- WORKING DATA
* * *

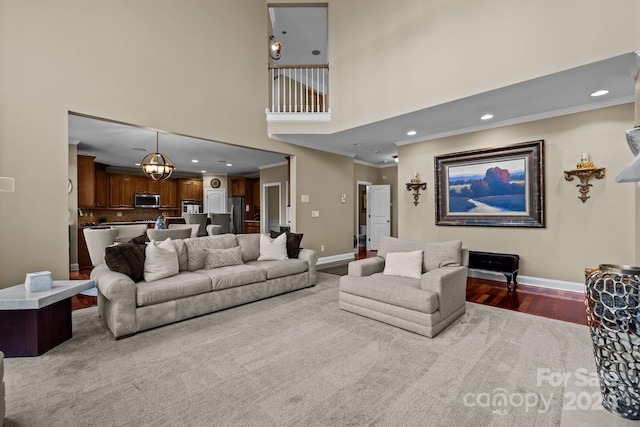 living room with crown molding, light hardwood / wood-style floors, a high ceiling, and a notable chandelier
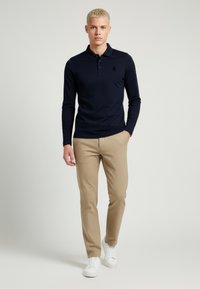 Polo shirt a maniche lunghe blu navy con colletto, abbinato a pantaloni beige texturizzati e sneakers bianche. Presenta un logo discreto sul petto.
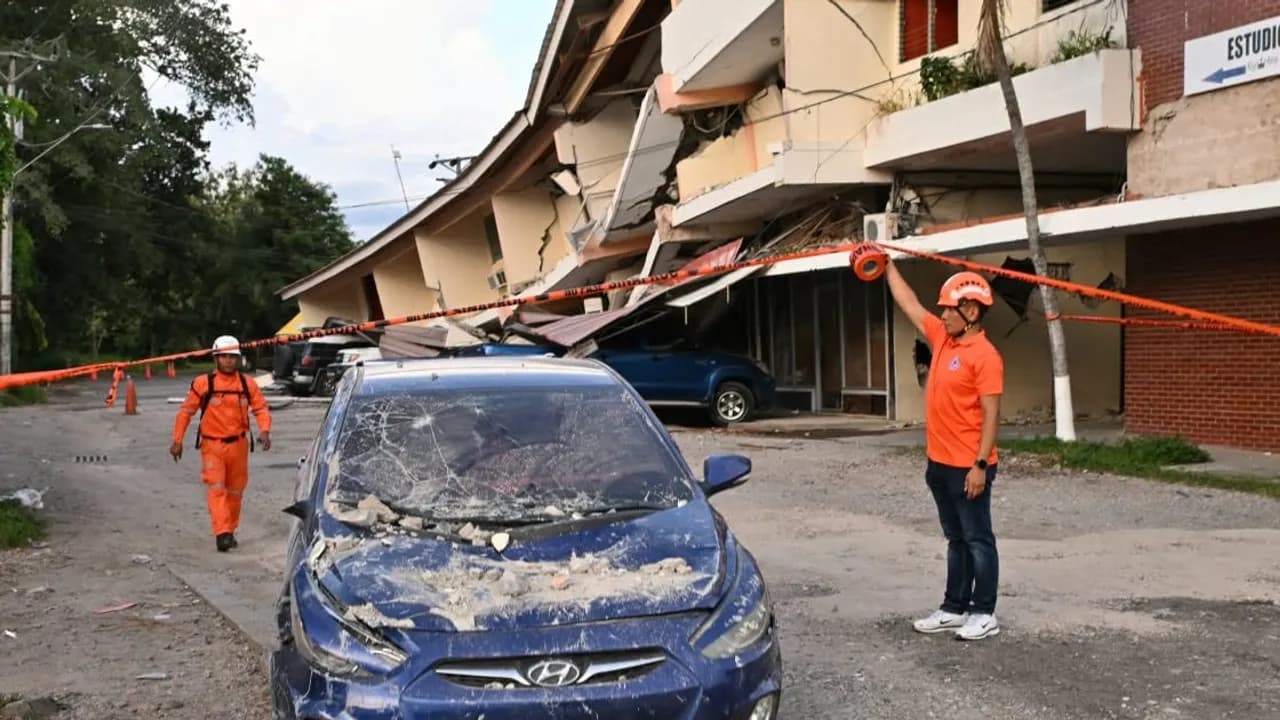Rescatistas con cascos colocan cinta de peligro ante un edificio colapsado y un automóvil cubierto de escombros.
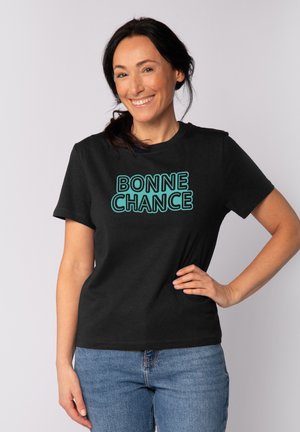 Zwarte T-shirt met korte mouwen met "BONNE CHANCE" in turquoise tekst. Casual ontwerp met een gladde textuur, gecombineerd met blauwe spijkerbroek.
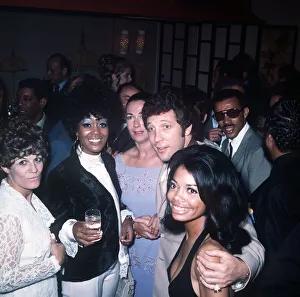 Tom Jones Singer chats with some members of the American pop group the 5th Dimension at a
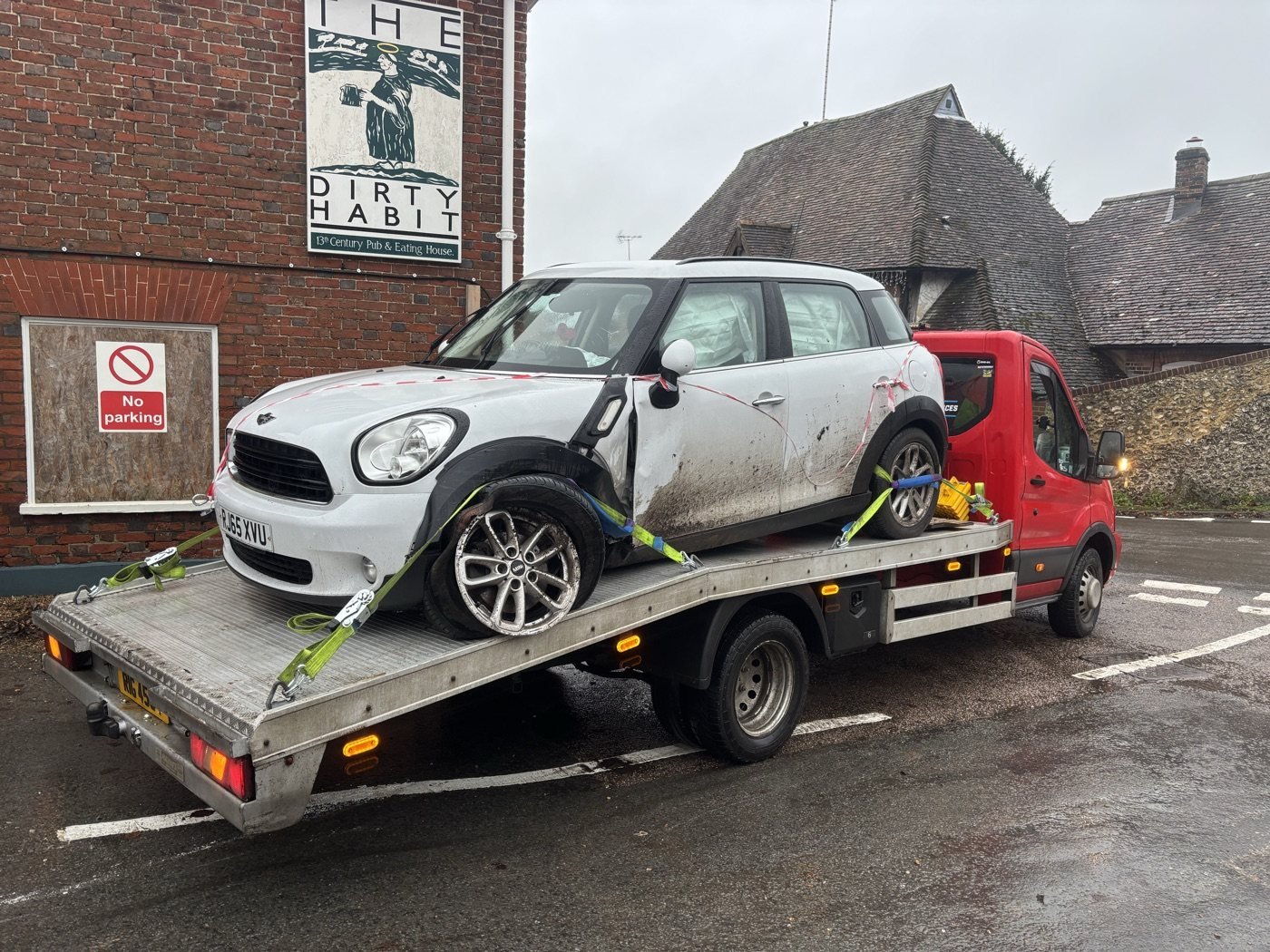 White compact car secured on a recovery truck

* * *

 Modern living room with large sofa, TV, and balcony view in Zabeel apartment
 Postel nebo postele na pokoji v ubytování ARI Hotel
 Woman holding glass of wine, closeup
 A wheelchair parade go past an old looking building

* * *

- WHAT THE TASK REQUIRES
Retype the lines from the one with "Modern living room" through the one with "A wheelchair parade", both included, with no changes.

- SOLUTION TO THE PROBLEM
 Modern living room with large sofa, TV, and balcony view in Zabeel apartment
 Postel nebo postele na pokoji v ubytování ARI Hotel
 Woman holding glass of wine, closeup
 A wheelchair parade go past an old looking building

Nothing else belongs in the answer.